Segment Start: Recorded information

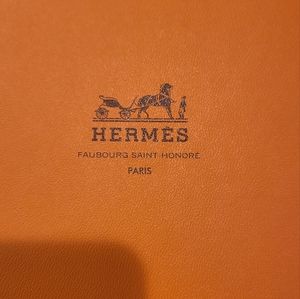 HERMES SCARF les chevaux Arabes.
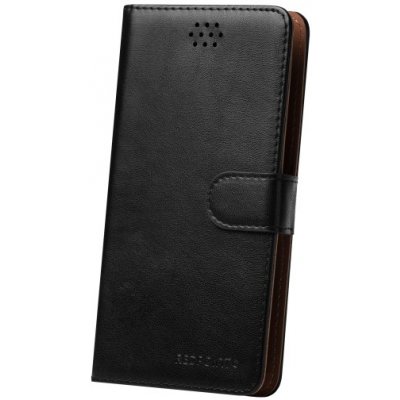 Pouzdro RedPoint Book Universal flip 3XL černé – Zbozi.Blesk.cz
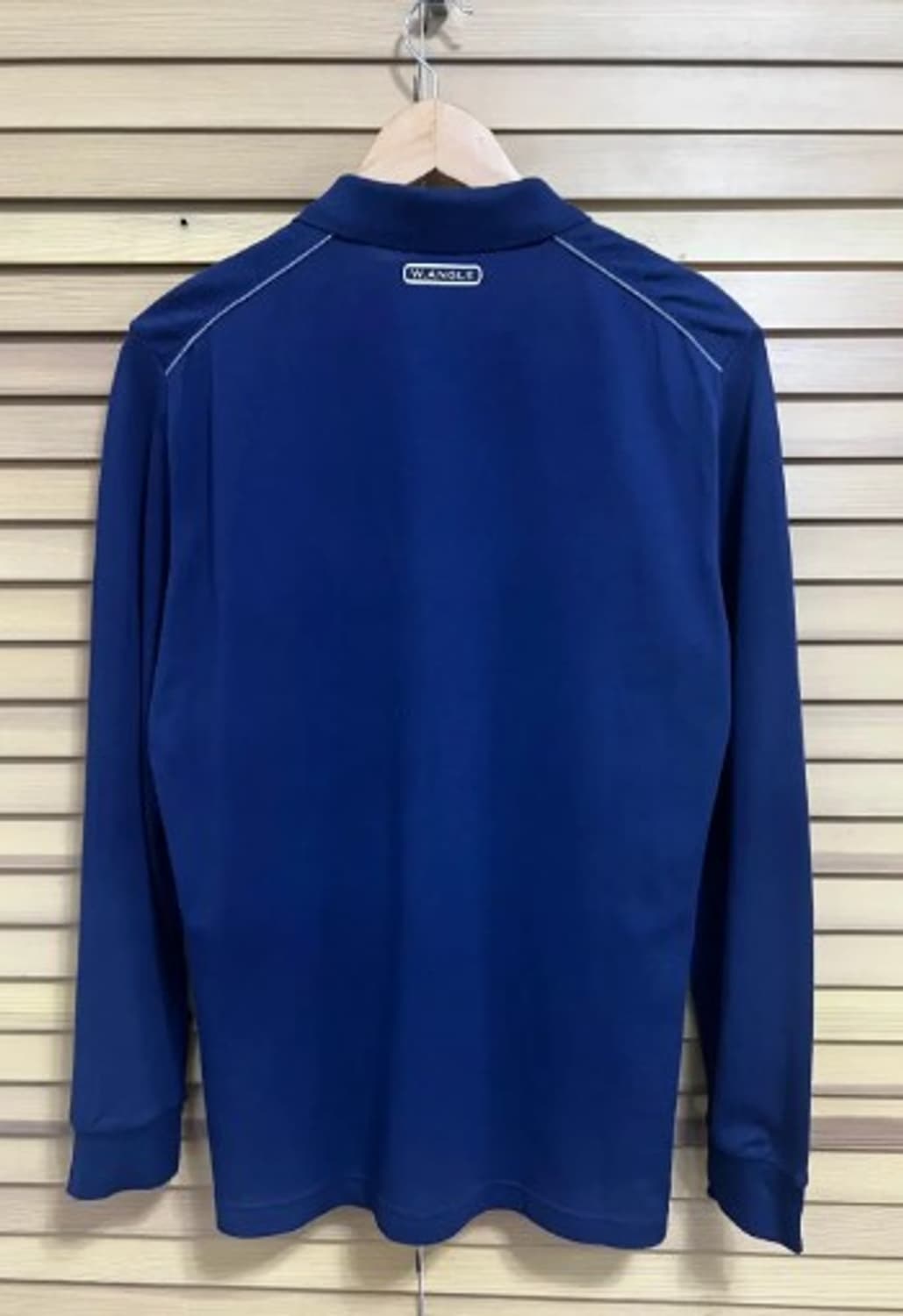 와이드앵글 남성 카라티셔츠 100 상품이미지3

Segment End: Recorded information

▶ **Work to complete**:
Images stay out, but the rest of the data above must be repeated exactly.

▶ **Task result**:
 HERMES SCARF les chevaux Arabes.
 Pouzdro RedPoint Book Universal flip 3XL černé – Zbozi.Blesk.cz
 와이드앵글 남성 카라티셔츠 100 상품이미지3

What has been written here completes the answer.